* EXERCISE REQUIREMENTS
When you reach the line that contains "2024-06-20T20:51:23, 3-frame burst." in the data below, start reproducing lines exactly, and stop after the line that contains "site SER_S13_H08.".

* GIVEN DATA

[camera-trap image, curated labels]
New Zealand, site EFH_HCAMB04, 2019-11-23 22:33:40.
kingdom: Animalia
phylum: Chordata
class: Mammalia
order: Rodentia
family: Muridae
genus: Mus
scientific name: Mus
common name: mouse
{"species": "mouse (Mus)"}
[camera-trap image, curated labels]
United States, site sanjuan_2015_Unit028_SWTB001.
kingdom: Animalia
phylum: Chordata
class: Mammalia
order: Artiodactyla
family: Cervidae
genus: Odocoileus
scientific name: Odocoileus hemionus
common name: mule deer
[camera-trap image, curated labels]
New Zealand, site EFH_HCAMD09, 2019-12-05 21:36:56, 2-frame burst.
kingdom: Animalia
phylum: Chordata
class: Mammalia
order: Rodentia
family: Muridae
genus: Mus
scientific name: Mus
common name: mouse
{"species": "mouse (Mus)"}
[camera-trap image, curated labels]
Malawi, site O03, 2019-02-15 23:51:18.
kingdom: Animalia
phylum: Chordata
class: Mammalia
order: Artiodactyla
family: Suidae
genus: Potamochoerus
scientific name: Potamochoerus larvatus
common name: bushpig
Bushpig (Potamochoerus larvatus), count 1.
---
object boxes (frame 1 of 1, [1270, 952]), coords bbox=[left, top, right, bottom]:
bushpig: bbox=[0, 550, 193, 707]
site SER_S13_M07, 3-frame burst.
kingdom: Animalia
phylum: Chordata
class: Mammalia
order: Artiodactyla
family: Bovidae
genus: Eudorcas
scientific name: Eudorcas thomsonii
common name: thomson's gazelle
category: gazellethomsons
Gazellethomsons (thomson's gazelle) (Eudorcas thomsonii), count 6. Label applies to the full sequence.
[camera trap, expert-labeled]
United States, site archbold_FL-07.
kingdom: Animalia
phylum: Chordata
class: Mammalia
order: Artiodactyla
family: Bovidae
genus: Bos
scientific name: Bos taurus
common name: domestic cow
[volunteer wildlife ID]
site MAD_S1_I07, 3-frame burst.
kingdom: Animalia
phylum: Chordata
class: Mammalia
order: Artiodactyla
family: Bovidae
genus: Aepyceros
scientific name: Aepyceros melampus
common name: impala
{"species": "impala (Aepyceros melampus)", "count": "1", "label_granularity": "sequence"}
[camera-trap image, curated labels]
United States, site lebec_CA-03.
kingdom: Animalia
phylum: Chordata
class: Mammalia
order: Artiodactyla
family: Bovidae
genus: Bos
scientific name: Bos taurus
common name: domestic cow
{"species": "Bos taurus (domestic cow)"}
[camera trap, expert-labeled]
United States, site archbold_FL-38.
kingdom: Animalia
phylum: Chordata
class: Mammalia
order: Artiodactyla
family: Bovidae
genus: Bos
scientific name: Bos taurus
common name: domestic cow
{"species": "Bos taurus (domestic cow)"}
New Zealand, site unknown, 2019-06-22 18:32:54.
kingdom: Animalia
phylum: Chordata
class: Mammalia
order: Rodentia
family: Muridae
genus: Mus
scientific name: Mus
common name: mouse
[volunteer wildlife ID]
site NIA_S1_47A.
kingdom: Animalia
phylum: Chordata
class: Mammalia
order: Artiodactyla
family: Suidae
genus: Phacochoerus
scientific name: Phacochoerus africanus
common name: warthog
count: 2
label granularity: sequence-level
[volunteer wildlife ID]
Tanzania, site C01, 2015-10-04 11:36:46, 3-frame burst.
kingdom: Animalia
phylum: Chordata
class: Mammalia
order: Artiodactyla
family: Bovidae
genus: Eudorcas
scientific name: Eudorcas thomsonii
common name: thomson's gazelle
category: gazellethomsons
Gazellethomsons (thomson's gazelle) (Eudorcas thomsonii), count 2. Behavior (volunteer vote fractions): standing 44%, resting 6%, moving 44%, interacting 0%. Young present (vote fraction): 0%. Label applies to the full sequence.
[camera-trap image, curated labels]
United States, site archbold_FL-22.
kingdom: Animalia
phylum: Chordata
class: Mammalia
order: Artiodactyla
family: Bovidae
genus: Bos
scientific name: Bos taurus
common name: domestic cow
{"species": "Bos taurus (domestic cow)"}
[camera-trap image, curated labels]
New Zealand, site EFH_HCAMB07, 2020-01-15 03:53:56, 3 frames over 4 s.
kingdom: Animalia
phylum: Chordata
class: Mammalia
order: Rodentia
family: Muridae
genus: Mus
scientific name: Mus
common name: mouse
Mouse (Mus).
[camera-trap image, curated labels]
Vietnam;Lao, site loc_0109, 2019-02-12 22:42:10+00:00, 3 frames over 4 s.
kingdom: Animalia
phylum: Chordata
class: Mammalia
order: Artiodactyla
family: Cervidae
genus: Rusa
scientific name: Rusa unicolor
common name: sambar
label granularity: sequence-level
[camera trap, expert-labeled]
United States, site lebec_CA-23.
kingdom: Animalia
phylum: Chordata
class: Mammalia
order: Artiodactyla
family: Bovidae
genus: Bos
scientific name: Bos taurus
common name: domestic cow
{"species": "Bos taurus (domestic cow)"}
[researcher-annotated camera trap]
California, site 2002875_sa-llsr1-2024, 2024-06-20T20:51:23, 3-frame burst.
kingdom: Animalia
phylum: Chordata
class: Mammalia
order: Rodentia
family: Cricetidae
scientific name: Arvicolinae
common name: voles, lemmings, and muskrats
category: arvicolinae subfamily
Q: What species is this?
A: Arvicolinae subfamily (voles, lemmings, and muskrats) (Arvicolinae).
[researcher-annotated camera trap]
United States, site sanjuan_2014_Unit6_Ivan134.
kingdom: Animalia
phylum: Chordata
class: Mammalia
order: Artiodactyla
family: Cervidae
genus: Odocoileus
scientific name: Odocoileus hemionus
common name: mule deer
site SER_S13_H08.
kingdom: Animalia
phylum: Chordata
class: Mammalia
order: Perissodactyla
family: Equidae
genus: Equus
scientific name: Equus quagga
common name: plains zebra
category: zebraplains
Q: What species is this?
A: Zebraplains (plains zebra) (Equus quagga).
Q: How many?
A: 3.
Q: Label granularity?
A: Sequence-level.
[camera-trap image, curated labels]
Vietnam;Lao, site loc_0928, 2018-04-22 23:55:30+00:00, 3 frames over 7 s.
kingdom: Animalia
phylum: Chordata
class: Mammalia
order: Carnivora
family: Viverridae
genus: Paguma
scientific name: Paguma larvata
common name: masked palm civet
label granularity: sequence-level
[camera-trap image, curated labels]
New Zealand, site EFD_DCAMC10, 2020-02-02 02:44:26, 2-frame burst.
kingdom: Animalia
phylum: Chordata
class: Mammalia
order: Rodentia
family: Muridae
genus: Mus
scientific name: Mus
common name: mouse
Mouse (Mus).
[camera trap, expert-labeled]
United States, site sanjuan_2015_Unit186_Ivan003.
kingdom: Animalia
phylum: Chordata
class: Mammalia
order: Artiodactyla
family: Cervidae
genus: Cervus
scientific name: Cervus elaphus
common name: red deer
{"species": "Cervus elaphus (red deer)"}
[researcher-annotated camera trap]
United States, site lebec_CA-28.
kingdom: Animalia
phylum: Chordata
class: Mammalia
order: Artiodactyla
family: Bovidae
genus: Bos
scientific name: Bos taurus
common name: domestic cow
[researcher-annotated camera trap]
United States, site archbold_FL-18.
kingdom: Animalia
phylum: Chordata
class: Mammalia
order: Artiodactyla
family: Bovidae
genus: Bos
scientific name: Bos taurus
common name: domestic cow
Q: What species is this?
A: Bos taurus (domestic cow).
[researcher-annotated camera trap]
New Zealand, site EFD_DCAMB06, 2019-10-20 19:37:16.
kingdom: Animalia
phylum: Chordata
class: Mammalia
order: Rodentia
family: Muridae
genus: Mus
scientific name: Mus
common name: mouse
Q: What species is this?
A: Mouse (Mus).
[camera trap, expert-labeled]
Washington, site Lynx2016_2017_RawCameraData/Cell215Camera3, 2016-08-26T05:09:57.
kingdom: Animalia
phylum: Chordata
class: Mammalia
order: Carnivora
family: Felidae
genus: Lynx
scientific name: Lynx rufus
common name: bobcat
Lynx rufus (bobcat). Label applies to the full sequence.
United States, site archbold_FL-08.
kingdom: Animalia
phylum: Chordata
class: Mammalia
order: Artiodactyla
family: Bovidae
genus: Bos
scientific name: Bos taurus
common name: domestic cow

* ANSWER FOR THIS EXERCISE
California, site 2002875_sa-llsr1-2024, 2024-06-20T20:51:23, 3-frame burst.
kingdom: Animalia
phylum: Chordata
class: Mammalia
order: Rodentia
family: Cricetidae
scientific name: Arvicolinae
common name: voles, lemmings, and muskrats
category: arvicolinae subfamily
Q: What species is this?
A: Arvicolinae subfamily (voles, lemmings, and muskrats) (Arvicolinae).
[researcher-annotated camera trap]
United States, site sanjuan_2014_Unit6_Ivan134.
kingdom: Animalia
phylum: Chordata
class: Mammalia
order: Artiodactyla
family: Cervidae
genus: Odocoileus
scientific name: Odocoileus hemionus
common name: mule deer
site SER_S13_H08.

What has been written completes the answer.